University College Isle of Man’s history and heritage lecture series continues on Wednesday, June 14, with a lecture by Dr Sue Nicol on the island’s role in Norway’s liberation struggle during the Second World War.
The link between the Isle of Man and Norway during the Viking era is a well-studied and familiar story. Even today it is highlighted via heritage sites familiar to locals and visitors alike. But far less well known is the link between the two countries through the dark years of the Second World War.
Between 1940 and 1945 Norwegians on both sides of that bitter conflict, both Nazi sympathisers and would-be freedom fighters, found themselves detained on the Isle of Man.
It is part of an almost forgotten history, where only the occasional fragment of a record has survived to help us piece the tale together.
It’s a somewhat strange and complex story. After all, we normally think of internment as a strategy for people then considered to be enemy aliens, such as Germans and Italians.
But Norway was not at war with the Allies.
So how did some Norwegians come to be categorised as enemy aliens and detained here? And if other Norwegians were seeking to join the Allied Forces, why were they also being kept behind barbed wire on the island?
It’s also worth remembering that the majority of people interned in the island were in Britain when war was declared with their respective countries.
Many of them, particularly the Italians, had been living and working in Britain for many years. It was a very different matter with the Norwegians, almost all of whom were in either Norway or neutral Sweden before being brought to the island.

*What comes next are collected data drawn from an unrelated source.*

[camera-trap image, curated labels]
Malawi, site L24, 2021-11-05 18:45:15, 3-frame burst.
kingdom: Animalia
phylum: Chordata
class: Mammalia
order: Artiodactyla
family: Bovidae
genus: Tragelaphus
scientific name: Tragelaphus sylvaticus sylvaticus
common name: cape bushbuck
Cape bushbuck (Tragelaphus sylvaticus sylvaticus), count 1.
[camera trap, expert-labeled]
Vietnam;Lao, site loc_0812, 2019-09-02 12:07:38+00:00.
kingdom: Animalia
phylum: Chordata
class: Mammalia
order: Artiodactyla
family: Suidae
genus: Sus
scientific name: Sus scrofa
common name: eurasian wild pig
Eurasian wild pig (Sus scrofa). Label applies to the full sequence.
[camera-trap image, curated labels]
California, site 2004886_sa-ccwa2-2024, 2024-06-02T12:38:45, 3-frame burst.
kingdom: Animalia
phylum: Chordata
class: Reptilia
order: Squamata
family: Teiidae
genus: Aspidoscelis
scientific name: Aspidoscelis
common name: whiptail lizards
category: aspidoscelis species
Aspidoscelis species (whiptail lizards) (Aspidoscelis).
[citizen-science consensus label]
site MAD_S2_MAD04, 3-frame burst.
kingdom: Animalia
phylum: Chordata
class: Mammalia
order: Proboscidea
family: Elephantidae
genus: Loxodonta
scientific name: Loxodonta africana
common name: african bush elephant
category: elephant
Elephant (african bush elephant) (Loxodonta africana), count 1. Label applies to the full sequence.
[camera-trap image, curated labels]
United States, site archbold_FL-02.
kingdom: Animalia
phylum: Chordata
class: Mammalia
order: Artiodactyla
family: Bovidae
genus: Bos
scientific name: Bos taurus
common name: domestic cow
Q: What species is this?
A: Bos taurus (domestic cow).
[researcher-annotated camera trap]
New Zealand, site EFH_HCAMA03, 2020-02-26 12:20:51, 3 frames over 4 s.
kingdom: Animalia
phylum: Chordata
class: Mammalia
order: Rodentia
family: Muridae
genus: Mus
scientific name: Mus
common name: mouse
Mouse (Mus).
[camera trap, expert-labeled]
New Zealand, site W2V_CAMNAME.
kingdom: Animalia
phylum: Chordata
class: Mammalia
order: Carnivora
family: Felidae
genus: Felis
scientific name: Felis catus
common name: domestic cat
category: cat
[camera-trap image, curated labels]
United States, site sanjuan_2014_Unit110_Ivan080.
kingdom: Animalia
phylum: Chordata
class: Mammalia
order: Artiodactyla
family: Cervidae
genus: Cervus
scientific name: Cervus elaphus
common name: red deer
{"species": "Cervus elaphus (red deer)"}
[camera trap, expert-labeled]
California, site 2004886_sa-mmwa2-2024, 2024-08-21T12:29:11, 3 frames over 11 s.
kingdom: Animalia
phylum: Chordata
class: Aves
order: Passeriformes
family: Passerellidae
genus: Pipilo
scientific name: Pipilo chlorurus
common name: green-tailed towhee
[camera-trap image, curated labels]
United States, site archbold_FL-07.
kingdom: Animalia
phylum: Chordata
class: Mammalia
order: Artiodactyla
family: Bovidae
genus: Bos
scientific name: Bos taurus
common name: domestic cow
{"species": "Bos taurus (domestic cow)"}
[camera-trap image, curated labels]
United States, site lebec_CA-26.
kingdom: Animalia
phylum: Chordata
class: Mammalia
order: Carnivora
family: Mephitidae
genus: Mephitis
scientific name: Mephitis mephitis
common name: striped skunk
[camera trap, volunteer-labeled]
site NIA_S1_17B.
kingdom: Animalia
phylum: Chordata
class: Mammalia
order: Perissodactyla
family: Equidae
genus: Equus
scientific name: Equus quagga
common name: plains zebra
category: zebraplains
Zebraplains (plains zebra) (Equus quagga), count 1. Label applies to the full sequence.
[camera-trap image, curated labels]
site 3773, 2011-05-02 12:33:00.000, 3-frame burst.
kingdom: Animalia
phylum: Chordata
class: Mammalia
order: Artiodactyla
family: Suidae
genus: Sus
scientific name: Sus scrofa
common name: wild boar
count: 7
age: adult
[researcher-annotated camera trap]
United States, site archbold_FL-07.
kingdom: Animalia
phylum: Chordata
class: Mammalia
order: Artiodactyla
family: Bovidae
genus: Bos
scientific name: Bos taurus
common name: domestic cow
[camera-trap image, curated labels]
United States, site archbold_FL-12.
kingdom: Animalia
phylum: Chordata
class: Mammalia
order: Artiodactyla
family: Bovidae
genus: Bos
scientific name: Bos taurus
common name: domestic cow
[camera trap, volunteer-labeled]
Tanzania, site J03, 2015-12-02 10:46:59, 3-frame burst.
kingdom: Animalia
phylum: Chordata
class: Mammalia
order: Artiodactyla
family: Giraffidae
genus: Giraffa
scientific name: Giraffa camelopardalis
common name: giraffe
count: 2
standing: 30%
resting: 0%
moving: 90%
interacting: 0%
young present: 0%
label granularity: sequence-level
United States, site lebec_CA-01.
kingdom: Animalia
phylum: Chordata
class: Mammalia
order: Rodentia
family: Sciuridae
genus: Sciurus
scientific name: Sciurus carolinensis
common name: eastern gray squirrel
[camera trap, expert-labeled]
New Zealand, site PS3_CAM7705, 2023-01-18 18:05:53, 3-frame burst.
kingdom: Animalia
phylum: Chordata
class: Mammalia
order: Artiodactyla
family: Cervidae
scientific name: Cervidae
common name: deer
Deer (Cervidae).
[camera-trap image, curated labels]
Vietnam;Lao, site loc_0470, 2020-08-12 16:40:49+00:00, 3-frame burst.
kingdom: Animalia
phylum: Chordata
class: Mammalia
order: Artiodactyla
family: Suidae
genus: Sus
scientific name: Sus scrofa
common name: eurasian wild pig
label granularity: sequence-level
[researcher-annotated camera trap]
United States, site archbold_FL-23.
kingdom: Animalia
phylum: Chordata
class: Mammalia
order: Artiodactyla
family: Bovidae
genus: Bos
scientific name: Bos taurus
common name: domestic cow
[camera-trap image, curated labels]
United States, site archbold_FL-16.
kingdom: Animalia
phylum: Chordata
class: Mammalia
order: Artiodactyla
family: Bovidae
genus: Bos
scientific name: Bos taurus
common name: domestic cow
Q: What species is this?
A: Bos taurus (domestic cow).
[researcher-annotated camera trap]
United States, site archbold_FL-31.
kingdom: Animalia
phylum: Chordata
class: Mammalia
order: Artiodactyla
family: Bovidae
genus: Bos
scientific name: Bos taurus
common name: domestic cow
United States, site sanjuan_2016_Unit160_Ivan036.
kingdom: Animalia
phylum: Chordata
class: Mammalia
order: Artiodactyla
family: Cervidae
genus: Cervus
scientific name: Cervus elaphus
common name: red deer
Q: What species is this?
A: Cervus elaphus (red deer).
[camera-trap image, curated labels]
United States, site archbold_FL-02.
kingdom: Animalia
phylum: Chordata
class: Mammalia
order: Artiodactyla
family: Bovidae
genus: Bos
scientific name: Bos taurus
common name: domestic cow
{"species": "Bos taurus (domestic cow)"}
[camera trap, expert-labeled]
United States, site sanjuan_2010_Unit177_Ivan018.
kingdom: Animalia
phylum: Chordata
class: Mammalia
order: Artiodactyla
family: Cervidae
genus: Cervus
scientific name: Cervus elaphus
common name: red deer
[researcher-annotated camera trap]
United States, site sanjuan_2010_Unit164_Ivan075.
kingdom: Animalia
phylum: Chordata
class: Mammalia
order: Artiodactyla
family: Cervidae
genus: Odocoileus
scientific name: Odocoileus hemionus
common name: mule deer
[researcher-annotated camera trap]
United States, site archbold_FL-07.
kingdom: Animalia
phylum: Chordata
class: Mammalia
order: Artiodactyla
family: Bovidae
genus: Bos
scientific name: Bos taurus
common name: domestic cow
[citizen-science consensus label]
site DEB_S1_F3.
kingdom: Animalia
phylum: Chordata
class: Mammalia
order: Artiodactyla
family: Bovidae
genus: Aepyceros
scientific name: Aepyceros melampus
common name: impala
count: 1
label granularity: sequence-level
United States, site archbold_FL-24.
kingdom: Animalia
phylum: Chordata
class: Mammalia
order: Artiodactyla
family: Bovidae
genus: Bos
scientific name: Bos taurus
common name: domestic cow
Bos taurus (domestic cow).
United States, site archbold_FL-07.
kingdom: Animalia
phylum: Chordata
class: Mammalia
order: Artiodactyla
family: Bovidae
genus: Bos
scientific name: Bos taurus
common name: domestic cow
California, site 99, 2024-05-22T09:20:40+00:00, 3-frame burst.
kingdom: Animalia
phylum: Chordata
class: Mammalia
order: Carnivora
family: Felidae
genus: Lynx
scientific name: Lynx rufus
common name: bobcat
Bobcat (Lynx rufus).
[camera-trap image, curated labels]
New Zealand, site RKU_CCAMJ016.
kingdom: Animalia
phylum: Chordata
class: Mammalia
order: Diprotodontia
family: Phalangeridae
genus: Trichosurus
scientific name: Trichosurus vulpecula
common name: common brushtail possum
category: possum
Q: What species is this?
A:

Making sense of this involves making sense of how Norwegians dealt with the sudden and brazen invasion of their country on April 9, 1940, by the combined air, naval and ground forces of the Third Reich.
The Norwegians refused to capitulate, and even when their modest and ill-prepared defence forces were vanquished in June 1940, they refused to acquiesce.
Many continued to engage in civil disobedience, facing ever more cruel and petty restrictions (even wearing a red woolly hat became a criminal offence, as did refusing to sit next to a German on a bus).
Some became active in the resistance, either as SOE-trained saboteurs or in Milorg, the militant wing of the Norwegian Home Front.
Most Norwegians faced hunger and privation, as food supplies were diverted for the ever-growing German forces (up to 350,000).
Many experienced reprisals, for acts of sabotage or as punishment for fleeing family members. Homes were burned, farms and fishing boats destroyed, men were taken to prison camps in both Norway and in Germany (and not all survived to come home).
Norwegians were often shot in reprisal for German deaths. For some Norwegians (though not many) this was too high a price to pay, particularly when Norwegians were being killed as a result of Allied bombings. Some therefore took the decision to join the quasi-nazi Norwegian Unity (Nasjonal Samling) party.
It is now possible to track how some of NS members were picked up in Allied raids, particularly in the Lofotens, and in Maloy. And we can pick up their trail as a number of them were brought to the island, to sit out the war until they were repatriated and put on trial as collaborators. It’s worth bearing in mind that in some cases they were able to clear their names, and others went to their grave still protesting their innocence.
Even more extraordinary is the story of how those young men who escaped Norway in the hopes of fighting for their country made their journey here. Their escape was made possible by one of the great aviation heroes of the 20th century Bernt Balchen.
Balchen had been with Amundsen in the attempt at flight over the North Pole, he had flown Byrd on the first ever flight over the South Pole, and he was the man who found a way of flying young Norwegian men across enemy territory to Britain in order to join the Allied forces.
All of these young men faced a preliminary week or two of debriefing and interrogation, and for many of them, that took place here in the Isle of Man.
In September 1944, the Island played host to the exiled Crown Prince Olav who visited the Norwegians who were here awaiting security clearance to join the Free Norwegian forces in the UK.
The Norwegian government in exile in London was shaped by the indefatigable efforts of King Haakon.
Both the King and the Crown Prince worked tirelessly to bolster courage, to support the resistance, and to keep the faith that Norway would one day be free.
That day of freedom came in May 8th, 1945, when the German forces surrendered to the Norwegian Home Front. And the Isle of Man indeed played its own small part in helping that day come.
’Fear, Flight and Freedom: The Island’s Part in Norway’s Liberation Struggle’ takes place in Elmwood House (behind the St John Ambulance Centre, off Glencrutchery Road) at 6pm on Wednesday, June 14. All are welcome, and no booking is required.